-------- Text block --------

FDI Policy 2016 – Step towards Make in India
Vivek Sadhale (Co-Founder, LegaLogic Consulting)
Vikas Agarwal (Co-Founder)
Consolidated FDI Policy Circular is a policy framework on Foreign Direct Investment in India.
The first Circular was issued in March, 2010, which has been updated periodically. DIPP releases consolidated FDI policy annually which is primarily intended towards
- consolidating press releases / press notes issued by the DIPP and amendments to RBI regulations during the period between 2 consolidated FDI policies; and
- providing clarifications to align the latest FDI policy with existing laws and regulations.

-------- Raw data --------

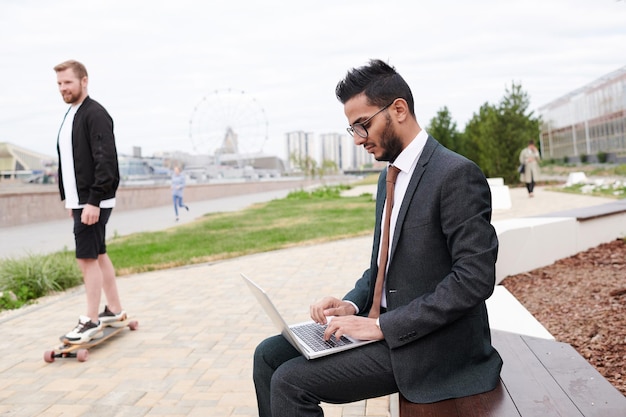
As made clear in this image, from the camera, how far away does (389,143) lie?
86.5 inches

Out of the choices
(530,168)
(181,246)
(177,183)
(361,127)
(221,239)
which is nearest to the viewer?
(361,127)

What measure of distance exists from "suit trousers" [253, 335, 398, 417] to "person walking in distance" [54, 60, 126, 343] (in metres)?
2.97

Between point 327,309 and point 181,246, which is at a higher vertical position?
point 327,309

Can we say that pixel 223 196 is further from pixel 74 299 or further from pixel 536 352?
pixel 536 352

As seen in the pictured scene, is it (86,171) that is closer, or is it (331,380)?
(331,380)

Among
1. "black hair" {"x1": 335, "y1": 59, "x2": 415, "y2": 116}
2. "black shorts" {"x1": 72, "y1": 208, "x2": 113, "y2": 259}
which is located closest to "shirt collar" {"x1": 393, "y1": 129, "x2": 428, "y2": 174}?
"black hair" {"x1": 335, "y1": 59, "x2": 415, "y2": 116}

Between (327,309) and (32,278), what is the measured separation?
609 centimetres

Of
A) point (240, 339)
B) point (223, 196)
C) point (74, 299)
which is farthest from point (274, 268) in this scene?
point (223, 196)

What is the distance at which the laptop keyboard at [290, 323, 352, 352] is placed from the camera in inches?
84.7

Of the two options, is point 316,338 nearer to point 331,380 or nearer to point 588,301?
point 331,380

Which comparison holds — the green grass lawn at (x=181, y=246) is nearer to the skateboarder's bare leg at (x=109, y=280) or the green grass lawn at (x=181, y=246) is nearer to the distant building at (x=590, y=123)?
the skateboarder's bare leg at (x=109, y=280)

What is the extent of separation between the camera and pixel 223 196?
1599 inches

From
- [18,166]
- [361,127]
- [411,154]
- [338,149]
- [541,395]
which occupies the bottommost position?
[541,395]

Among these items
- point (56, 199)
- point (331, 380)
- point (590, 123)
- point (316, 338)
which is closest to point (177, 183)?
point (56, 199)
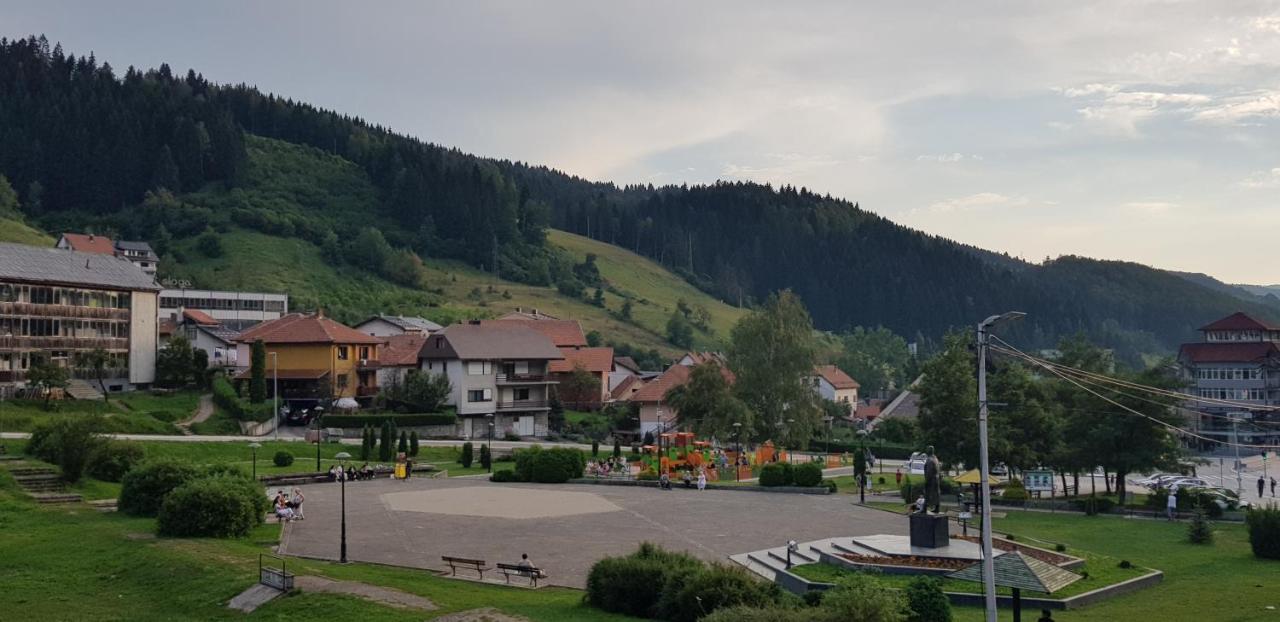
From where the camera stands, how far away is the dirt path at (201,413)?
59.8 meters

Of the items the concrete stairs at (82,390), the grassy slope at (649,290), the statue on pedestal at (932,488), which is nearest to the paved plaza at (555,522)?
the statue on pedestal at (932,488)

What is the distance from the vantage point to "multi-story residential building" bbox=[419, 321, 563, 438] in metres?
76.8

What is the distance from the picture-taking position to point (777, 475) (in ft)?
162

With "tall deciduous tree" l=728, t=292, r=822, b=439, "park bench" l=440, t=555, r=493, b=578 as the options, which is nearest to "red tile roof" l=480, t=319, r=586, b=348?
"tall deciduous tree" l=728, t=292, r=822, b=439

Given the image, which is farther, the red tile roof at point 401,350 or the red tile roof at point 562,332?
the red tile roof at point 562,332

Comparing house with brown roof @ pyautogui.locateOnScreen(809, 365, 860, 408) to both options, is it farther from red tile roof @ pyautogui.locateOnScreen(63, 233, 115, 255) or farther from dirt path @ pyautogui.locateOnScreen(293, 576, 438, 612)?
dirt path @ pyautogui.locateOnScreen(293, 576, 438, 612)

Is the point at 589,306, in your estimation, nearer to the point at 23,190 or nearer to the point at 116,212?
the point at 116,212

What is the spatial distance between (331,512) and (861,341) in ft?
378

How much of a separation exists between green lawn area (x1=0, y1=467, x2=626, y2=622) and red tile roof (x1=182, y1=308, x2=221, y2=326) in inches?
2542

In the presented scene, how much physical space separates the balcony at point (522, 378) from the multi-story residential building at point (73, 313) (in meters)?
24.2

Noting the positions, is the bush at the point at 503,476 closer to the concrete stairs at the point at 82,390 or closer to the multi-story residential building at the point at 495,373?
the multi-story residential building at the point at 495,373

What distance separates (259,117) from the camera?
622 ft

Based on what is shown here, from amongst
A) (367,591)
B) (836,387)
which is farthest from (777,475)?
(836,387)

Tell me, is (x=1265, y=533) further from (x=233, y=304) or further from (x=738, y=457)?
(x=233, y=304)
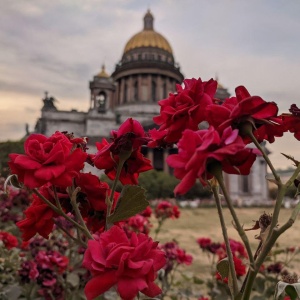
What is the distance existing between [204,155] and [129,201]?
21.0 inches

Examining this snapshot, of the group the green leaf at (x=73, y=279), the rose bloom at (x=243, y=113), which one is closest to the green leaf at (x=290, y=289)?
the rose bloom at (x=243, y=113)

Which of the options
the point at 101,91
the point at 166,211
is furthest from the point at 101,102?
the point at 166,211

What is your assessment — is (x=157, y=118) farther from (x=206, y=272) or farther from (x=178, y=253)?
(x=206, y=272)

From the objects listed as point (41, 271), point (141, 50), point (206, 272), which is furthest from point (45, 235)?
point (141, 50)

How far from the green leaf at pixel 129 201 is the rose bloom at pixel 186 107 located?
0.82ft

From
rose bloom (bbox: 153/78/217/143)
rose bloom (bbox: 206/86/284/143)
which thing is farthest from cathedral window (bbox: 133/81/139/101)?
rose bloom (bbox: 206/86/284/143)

--------

• _Requirements_:
Reproduce the FDI policy text word for word, beginning at "FDI Policy 2016" and stopping after "laws and regulations.". The entries come from a source unrelated to the FDI policy text.

• _In response_:
FDI Policy 2016 – Step towards Make in India
Vivek Sadhale (Co-Founder, LegaLogic Consulting)
Vikas Agarwal (Co-Founder)
Consolidated FDI Policy Circular is a policy framework on Foreign Direct Investment in India.
The first Circular was issued in March, 2010, which has been updated periodically. DIPP releases consolidated FDI policy annually which is primarily intended towards
- consolidating press releases / press notes issued by the DIPP and amendments to RBI regulations during the period between 2 consolidated FDI policies; and
- providing clarifications to align the latest FDI policy with existing laws and regulations.